◆ **Exercise data**
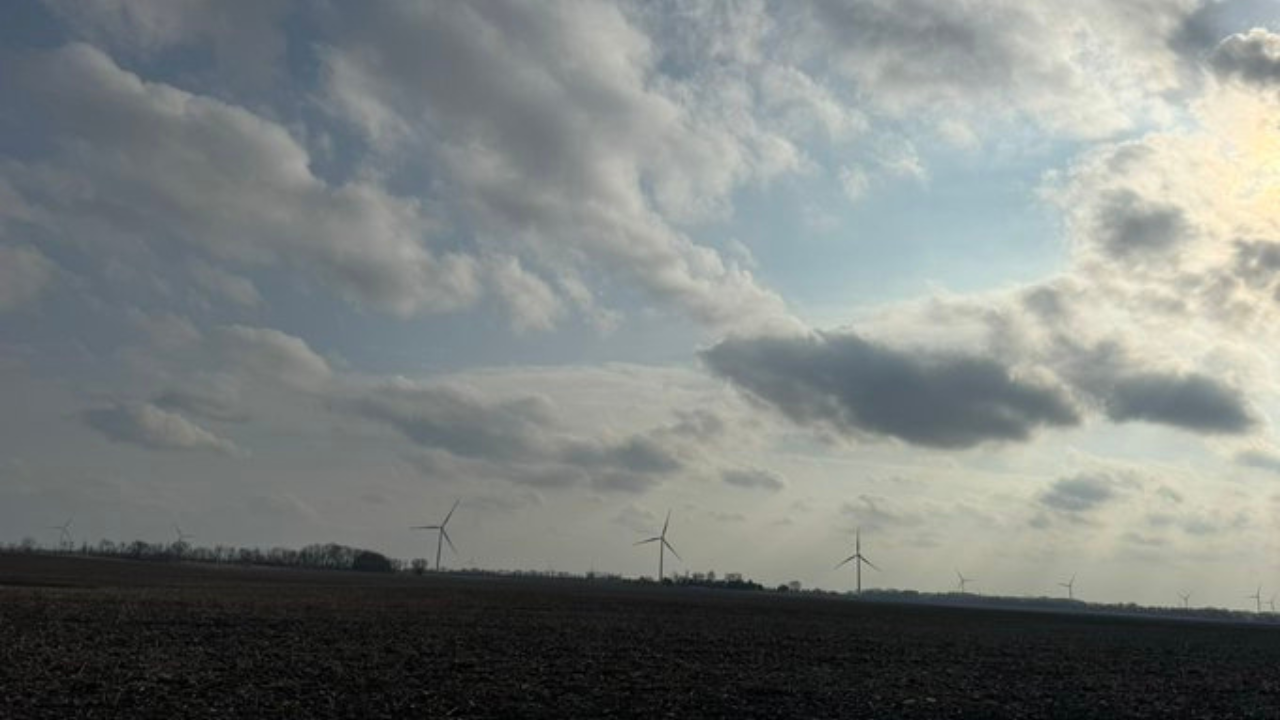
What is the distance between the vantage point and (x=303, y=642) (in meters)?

...

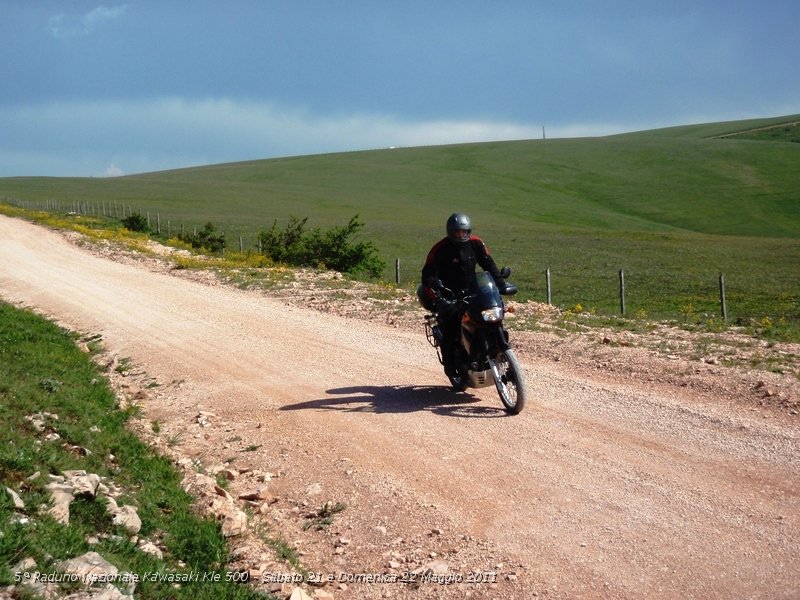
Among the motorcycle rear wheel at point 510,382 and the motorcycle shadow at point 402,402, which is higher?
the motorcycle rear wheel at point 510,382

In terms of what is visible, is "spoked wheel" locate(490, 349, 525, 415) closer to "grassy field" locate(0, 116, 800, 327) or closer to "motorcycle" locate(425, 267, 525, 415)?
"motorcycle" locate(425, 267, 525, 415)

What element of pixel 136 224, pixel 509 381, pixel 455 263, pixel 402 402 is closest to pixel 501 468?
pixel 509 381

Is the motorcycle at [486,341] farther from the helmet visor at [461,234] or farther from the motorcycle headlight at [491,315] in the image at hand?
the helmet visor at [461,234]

* * *

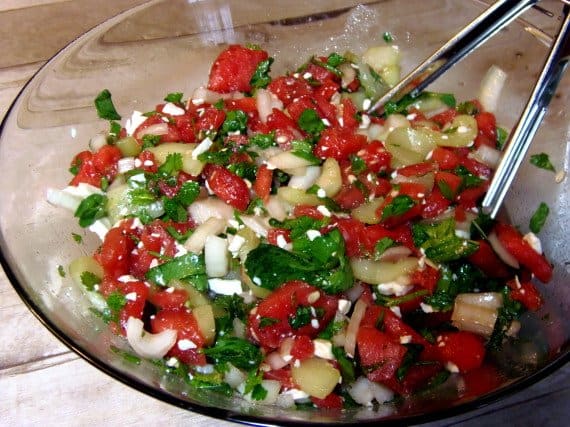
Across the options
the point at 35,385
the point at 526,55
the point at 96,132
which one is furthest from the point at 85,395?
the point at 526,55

◆ **What you should do**
Pull out every line above that contains the string "pixel", matching case exactly.

◆ **Correct answer**
What element of pixel 136 224, pixel 509 381, pixel 455 263, pixel 402 402 is closest to pixel 501 468?
pixel 509 381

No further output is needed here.